§ **WORK ORDER**:
Express each line of the listing below as a string in a JSON list, one string per line, omitting any blank lines.

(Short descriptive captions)
┌──

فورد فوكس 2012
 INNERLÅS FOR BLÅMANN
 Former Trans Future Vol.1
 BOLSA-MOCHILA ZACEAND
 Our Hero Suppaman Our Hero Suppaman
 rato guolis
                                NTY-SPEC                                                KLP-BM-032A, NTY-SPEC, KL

└──

§ **SOLUTION TO THE PROBLEM**:
[
  "فورد فوكس 2012",
  " INNERLÅS FOR BLÅMANN",
  " Former Trans Future Vol.1",
  " BOLSA-MOCHILA ZACEAND",
  " Our Hero Suppaman Our Hero Suppaman",
  " rato guolis",
  "                                NTY-SPEC                                                KLP-BM-032A, NTY-SPEC, KL"
]